Second-generation biofuels were developed to overcome these limitations. Derived from waste, they represent a more sustainable alternative. But this alone does not deliver the scale that shipping needs.

Take the example of HVO. It uses waste feedstocks and delivers a more sustainable solution. However, the waste that these fuels rely on is scarce – making these fuels expensive and meaning that they cannot be produced in high enough quantities to create industry-wide change.

New technology has unlocked a more flexible and abundant feedstock: lignocellulose, or plant-based waste.

Lignocellulosic waste biomass is readily available across the world, and is derived from the waste produced by the manufacturing, building, agricultural, and forestry sectors.

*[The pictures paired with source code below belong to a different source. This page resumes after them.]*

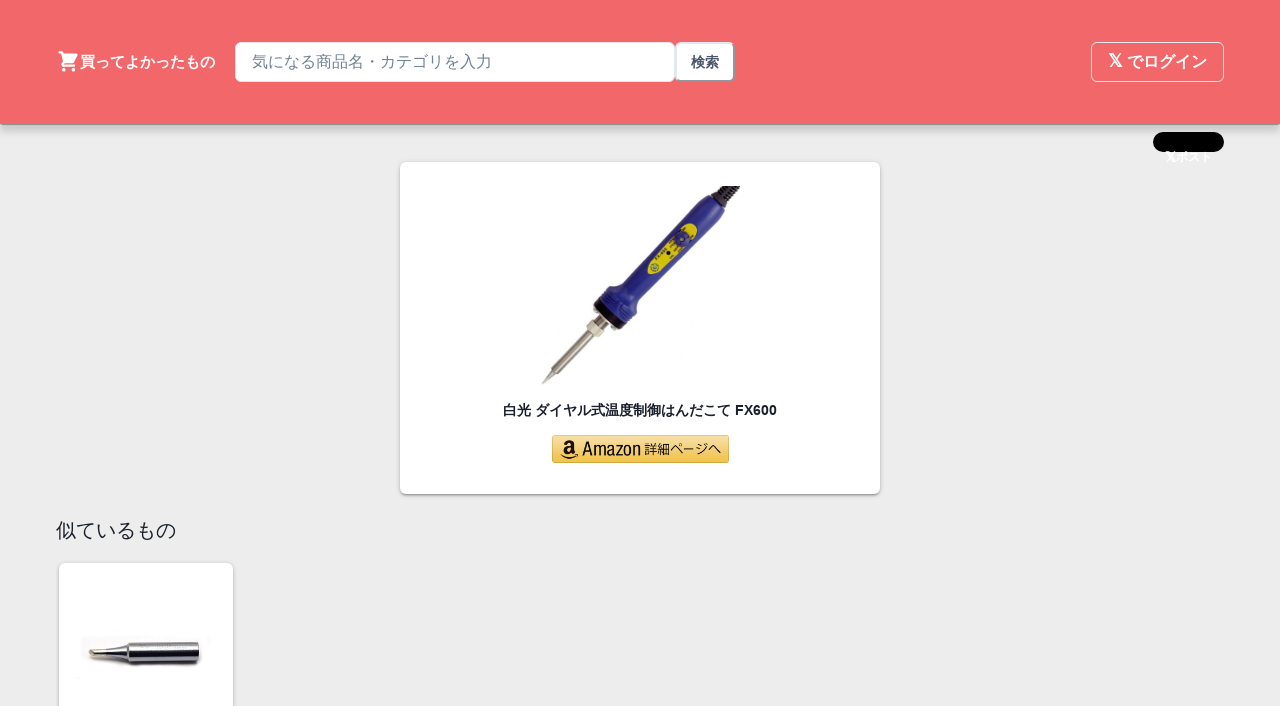

--- FILE ---
content_type: application/javascript; charset=utf-8
request_url: https://katteyokatta.morishin.me/_next/static/NNy4jCO2dwBUjh8U3lOZE/_ssgManifest.js
body_size: -224
content:
self.__SSG_MANIFEST=new Set(["\u002F","\u002F[userName]","\u002Fitems\u002F[id]","\u002Fsearch"]);self.__SSG_MANIFEST_CB&&self.__SSG_MANIFEST_CB()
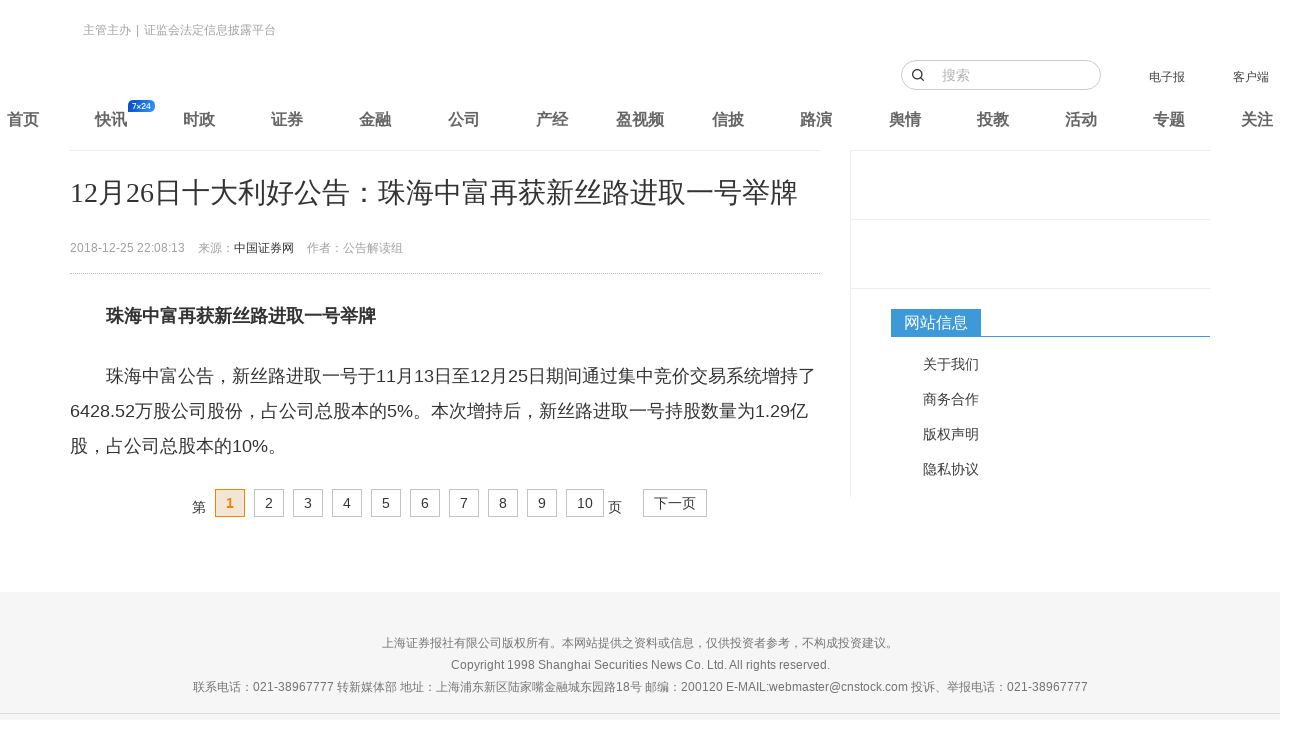

--- FILE ---
content_type: text/html
request_url: https://ggjd.cnstock.com/company/scp_ggjd/tjd_sdlh/201812/4315711.htm
body_size: 9876
content:
<!DOCTYPE html>
<html>
<head>
    <meta charset="utf-8">
    <meta http-equiv="X-UA-Compatible" content="IE=edge">
    <title>12月26日十大利好公告：珠海中富再获新丝路进取一号举牌</title>
    <meta name="keywords" content="十大利好 珠海中富 国瓷材料 万业企业 三七互娱 京新药业 万丰奥威 江苏吴中 天士力 中国西电 维科技术" />
    <meta name="description" content="珠海中富再获新丝路进取一号举牌；国瓷材料2018年度净利润预增115%-127%；万业企业拟4.5亿元-9亿元再度回购股份……" />
    <meta name="viewport" content="width=device-width, initial-scale=1, maximum-scale=1, user-scalable=no">
    <link rel="stylesheet" href="https://static.cnstock.com/article_2014/css/app.css">
    <link rel="stylesheet" type="text/css" href="https://static.cnstock.com/css/lib/ax.css">
    <link rel="stylesheet" href="https://static.cnstock.com/css/responsive_module/company/detail.css">
    <script src="https://static.cnstock.com/js/lib/jquery-1.9.1.js"></script>
    <link rel="stylesheet" type="text/css" href="https://static.cnstock.com/css/lib/header-2023.css">
    <meta http-equiv="Cache-Control" content="no-transform" />
    <link rel="shortcut icon" href="https://static.cnstock.com/img/lib/favicon.ico">
    <link rel="apple-touch-icon-precomposed" href="https://www.cnstock.com/images/shareicon.png">
    <meta name="msapplication-TileImage" content="https://www.cnstock.com/images/shareicon.png">



</head>
<body>

<div class="page" id="page">
    <div class="container">
        <div class="row">
            <div class="col-xs-12 col-sm-12 col-md-8 column-main">
                <!-- 正文内容 -->
                <div class="main-content text-large" id="pager-content">
                    <h1 class="title">12月26日十大利好公告：珠海中富再获新丝路进取一号举牌</h1>
                    <div class="bullet">
                        <span class="timer">2018-12-25 22:08:13</span>
                        <span class="source">来源：<a href="http://www.cnstock.com">中国证券网</a></span>
                        <span class="author">作者：公告解读组</span>
                    </div>
                    <div class="content" id="qmt_content_div"><div id="doc_4315711_0" style="display:none;">
 <p>　　<strong>珠海中富再获新丝路进取一号举牌</strong></p>
 <p>　　珠海中富公告，新丝路进取一号于11月13日至12月25日期间通过集中竞价交易系统增持了6428.52万股公司股份，占公司总股本的5%。本次增持后，新丝路进取一号持股数量为1.29亿股，占公司总股本的10%。</p>
</div>
<div id="doc_4315711_1" style="display:none;">
 <p>　　<strong>国瓷材料2018年度净利润预增115%-127%</strong></p>
 <p>　　国瓷材料披露2018年度业绩预告。公司预计2018年盈利52,600万元-55,600万元，比上年同期增长115%-127%。</p>
 <p>　　报告期内，公司产品电子陶瓷材料、结构陶瓷材料等相关业务发展良好，收入和利润同比增加，技术创新优势是公司业绩增长的保障；公司外延式发展协同效应开始显现，纳入合并范围的子公司王子制陶、深圳爱尔创、江苏金盛业绩贡献增加；预计报告期内非经常性损益对净利润的影响金额约为14,500万元，主要是政府补贴和爱尔创股权收购并表投资收益。</p>
</div>
<div id="doc_4315711_2" style="display:none;">
 <p>　　<strong>万业企业拟4.5亿元-9亿元再度回购股份</strong></p>
 <p>　　万业企业公告，公司拟回购股份，回购金额不低于4.5亿元，不超过9亿元，且回购股份数量不超过6000万股（占公司7.44%股份）。回购价格不超15元/股。本次回购股份用于转换上市公司发行的可转换为股票的公司债券的，回购期限为自股东大会审议通过回购股份方案之日起12个月内。</p>
 <p>　　公司同日公告，公司拟以支付现金代替发行股份方式收购凯世通剩余49%股权，并终止2018年发行股份购买资产事项，拟向证监会申请撤回本次发行股份购买资产申请文件。</p>
</div>
<div id="doc_4315711_3" style="display:none;">
 <p>　　<strong>三七互娱代理董事长提议公司斥资3亿至6亿元回购股份</strong></p>
 <p>　　三七互娱公告，公司代理董事长、董事李卫伟提议公司通过二级市场以集中竞价交易的方式回购部分社会公众股份。建议回购资金总额不低于3亿元、不超过6亿元，回购价格不超过15元/股。公司将尽快就上述内容进行认真研究，讨论并制定回购预案。</p>
</div>
<div id="doc_4315711_4" style="display:none;">
 <p>　　<strong>京新药业拟上调回购金额至3.5亿-7亿元</strong></p>
 <p>　　京新药业公告，公司董事会通过议案，对公司2018年第一次临时股东大会审议通过的回购公司股份以实施员工持股计划方案进行部分内容修订。公司拟增加本次回购的回购总金额（回购总金额下限由1亿元增至3.5亿元，上限由3.3亿元增至7亿元），即使用不低于3.5亿元、不超过7亿元的自有资金回购公司A股部分社会公众股；拟提高本次回购股份价格，由不超过12元/股提高至不超过13元/股。回购股份期限为自公司2018年第一次临时股东大会审议通过回购股份方案之日起至董事会相关事项完成之日止，但最迟不得超过36个月。</p>
 <p>　　截至公告日，公司累计回购股份数量2593.277万股，占公司总股本的3.58%，购买股份最高成交价为11.89元/股，购买股份最低成交价为8.45元/股，支付的总金额为26740.95万元（含交易费用）。</p>
</div>
<div id="doc_4315711_5" style="display:none;">
 <p>　　<strong>万丰奥威拟斥资3亿至6亿元回购公司股份</strong></p>
 <p>　　万丰奥威公告，公司拟使用自有资金或自筹资金以集中竞价方式回购公司股份。本次回购股份的资金总额不低于30,000万元且不超过60,000万元，回购价格不超过11.00元/股。本次回购股份的实施期限为自董事会审议通过本次回购股份方案之日起不超过12个月。</p>
</div>
<div id="doc_4315711_6" style="display:none;">
 <p>　　<strong>江苏吴中拟4000万元-8000万元回购股份</strong></p>
 <p>　　江苏吴中公告，公司拟回购股份，回购金额不低于4000万元，不超过8000万元，回购价格不超过8.5元/股。</p>
</div>
<div id="doc_4315711_7" style="display:none;">
 <p>　　<strong>天士力复方丹参滴丸获得军委后勤部颁发军队特需药品批件</strong></p>
 <p>　　天士力公告，公司在中国已上市的独家产品复方丹参滴丸获得中央军委后勤保障部卫生局颁发的军队特需药品批件，同意增加预防和缓解急性高原反应适应症。临床试验结果验证了复方丹参滴丸可有效减轻平原世居人群急进高海拔地区出现的急性高原反应临床症状。目前军委总后勤部已批准复方丹参滴丸、红景天胶囊作为预防和治疗高原反应的用药。截至披露日，公司复方丹参滴丸预防和缓解急性高原反应适应症军队特需药品临床研究项目已累计发生的研发投入约767万元人民币。</p>
</div>
<div id="doc_4315711_8" style="display:none;">
 <p>　　<strong>中国西电控股股东计划增持公司1.2亿-2亿元</strong></p>
 <p>　　中国西电公告，控股股东中国西电集团2018年12月25日增持公司股份151.67万股，占公司总股本的0.03%，中国西电集团计划自2018年12月25日起未来6个月内，继续增持公司股票，增持金额为1.2-2亿元（包含本次增持金额）。</p>
</div>
<div id="doc_4315711_9" style="display:none;">
 <p>　　<strong>维科技术股东宁波工业拟增持60万股-300万股</strong></p>
 <p>　　维科技术公告，公司持股5%以上股东宁波工业投资集团有限公司12月25日增持5万股。宁波工业投资集团有限公司及其一致行动人计划未来6个月内增持不低于60万股且不超过300万股，增持价格不高于7元/股。</p>
</div>
<div id="contentPager">
 <span id="span_previous_page"><a href="javascript:goPage(page-1);">上一页</a></span>&nbsp;&nbsp;第
 <span id="span_pagerNumber_0" onclick="goPage('0');">&nbsp;[1]</span>
 <span id="span_pagerNumber_1" onclick="goPage('1');">&nbsp;[2]</span>
 <span id="span_pagerNumber_2" onclick="goPage('2');">&nbsp;[3]</span>
 <span id="span_pagerNumber_3" onclick="goPage('3');">&nbsp;[4]</span>
 <span id="span_pagerNumber_4" onclick="goPage('4');">&nbsp;[5]</span>
 <span id="span_pagerNumber_5" onclick="goPage('5');">&nbsp;[6]</span>
 <span id="span_pagerNumber_6" onclick="goPage('6');">&nbsp;[7]</span>
 <span id="span_pagerNumber_7" onclick="goPage('7');">&nbsp;[8]</span>
 <span id="span_pagerNumber_8" onclick="goPage('8');">&nbsp;[9]</span>
 <span id="span_pagerNumber_9" onclick="goPage('9');">&nbsp;[10]</span>&nbsp;页
 <span id="span_total_page" style="cursor: auto;color: #000;">&nbsp;(共<strong>10</strong>页)</span>&nbsp;&nbsp;
 <span id="span_next_page"><a href="javascript:goPage(page+1);">下一页</a></span>
</div>
<input type="hidden" id="hid_totalPage" value="10">
<input type="hidden" id="hid_docId" value="4315711"></div>
                </div>

            </div>


        </div>
    </div>

</div>

<script src="https://static.cnstock.com/js/lib/func_bottom.js"></script>
<script type="text/javascript" src="https://www.cnstock.com/js/css_newday.js"></script>
<script src="https://static.cnstock.com/js/lib/jquery-2.2.0.min.js"></script>
<script src="/resources/static/js/comm.js"></script>

</body>
</html>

Such waste would otherwise be left to decompose or be incinerated.

When lignocellulosic waste is sourced sustainably and used to produce ‘drop in’ advanced fuels, these can represent an important part of the solution to shipping’s decarbonisation conundrum, while offering a product which is comparably priced to fossil fuel equivalent. These fuels offer a cost-effective and flexible carbon emissions reduction solution for shipowners, without relying on yet-to-be-built infrastructure.

Even when consensus on green ship propulsion does come, retrofitting and re-building the entire global fleet will take decades – and will leave polluting ships trading well beyond the IMO’s net-zero target dates. Sustainable biofuels therefore have a vital role to play; the ability to convert diverse and widely available waste feedstocks unlocks an entire, scalable sustainable energy market that was previously inaccessible.